To the original poster, I saw their demo boat they sold a couple years ago, it was awesome.  Here's a build thread not sure if you've seen this or not:

http://www.microskiff.com/cgi-bin/yabb2/YaBB.pl?num=1276915123

Demo I saw:

http://www.microskiff.com/cgi-bin/yabb2/YaBB.pl?num=1344597120

Bohemian would be on my short list if I had the budget.


----------



## devrep (Feb 22, 2009)

so I read this whole thing including the link to the original multipage build warfare thread between ECC Kevin and the Builder. Was the original builder Bonefish Boatworks or did the builder sell his design to them?


----------



## tortuga (Oct 12, 2008)

Finally.ran.the skiff.with the 60 suzuki. Awesome holeshot and 39.7 top end in fresh water. Thats with a suzuki alum .prop and two 200 pound guys.
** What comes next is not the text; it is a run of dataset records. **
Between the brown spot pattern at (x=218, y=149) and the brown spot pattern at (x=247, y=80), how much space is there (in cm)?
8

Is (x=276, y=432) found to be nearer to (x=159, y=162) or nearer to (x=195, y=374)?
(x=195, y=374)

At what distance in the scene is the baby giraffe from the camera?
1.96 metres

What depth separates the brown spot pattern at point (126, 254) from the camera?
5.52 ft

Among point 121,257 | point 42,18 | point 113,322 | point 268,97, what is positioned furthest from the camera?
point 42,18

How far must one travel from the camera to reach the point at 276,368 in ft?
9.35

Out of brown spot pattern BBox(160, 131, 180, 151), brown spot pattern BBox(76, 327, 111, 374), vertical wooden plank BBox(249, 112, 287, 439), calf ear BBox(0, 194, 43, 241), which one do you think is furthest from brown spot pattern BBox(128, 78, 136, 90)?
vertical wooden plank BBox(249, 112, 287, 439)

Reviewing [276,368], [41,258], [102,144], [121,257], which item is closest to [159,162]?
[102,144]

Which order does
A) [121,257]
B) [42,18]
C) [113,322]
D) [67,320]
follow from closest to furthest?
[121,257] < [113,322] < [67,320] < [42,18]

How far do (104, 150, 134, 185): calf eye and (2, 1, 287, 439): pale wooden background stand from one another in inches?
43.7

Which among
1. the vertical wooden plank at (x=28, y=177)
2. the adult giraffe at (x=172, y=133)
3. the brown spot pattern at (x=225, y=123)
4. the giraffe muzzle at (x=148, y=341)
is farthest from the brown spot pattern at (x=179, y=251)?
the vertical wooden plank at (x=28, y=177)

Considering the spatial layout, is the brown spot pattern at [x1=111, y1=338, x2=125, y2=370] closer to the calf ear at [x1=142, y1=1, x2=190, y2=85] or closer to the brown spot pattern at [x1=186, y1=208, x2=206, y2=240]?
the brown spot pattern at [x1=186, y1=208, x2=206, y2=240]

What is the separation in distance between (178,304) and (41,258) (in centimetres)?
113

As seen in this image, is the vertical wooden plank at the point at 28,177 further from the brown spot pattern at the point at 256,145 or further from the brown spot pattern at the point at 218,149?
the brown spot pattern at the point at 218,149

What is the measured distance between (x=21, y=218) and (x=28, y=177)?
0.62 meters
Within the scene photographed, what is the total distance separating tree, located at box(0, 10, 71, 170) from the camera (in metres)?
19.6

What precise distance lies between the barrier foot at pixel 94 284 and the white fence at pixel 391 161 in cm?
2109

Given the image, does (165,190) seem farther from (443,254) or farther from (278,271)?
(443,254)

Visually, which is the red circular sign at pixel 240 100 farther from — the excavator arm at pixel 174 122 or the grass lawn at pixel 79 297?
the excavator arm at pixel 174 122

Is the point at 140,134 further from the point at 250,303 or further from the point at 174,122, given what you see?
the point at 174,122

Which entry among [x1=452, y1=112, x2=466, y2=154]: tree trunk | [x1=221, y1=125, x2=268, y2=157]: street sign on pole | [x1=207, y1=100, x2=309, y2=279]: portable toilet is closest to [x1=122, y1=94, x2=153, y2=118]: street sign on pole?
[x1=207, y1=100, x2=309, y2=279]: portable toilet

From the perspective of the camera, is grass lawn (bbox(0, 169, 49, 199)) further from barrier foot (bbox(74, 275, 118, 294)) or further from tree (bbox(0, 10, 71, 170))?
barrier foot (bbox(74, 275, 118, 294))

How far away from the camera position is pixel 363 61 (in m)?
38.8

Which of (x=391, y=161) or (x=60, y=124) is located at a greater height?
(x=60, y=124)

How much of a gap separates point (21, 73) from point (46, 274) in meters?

Really.happy with the light weight epoxy kevlar advantage as far as poling and speed.  Will run in the rough and see if it runs as good as the  basic bohemian skiffs.


----------



## byrdseye (Sep 22, 2010)

Impressive performance! Congrats. Looking forward to pics and hearing what the 'zuke will do after break in and a nice prop.


----------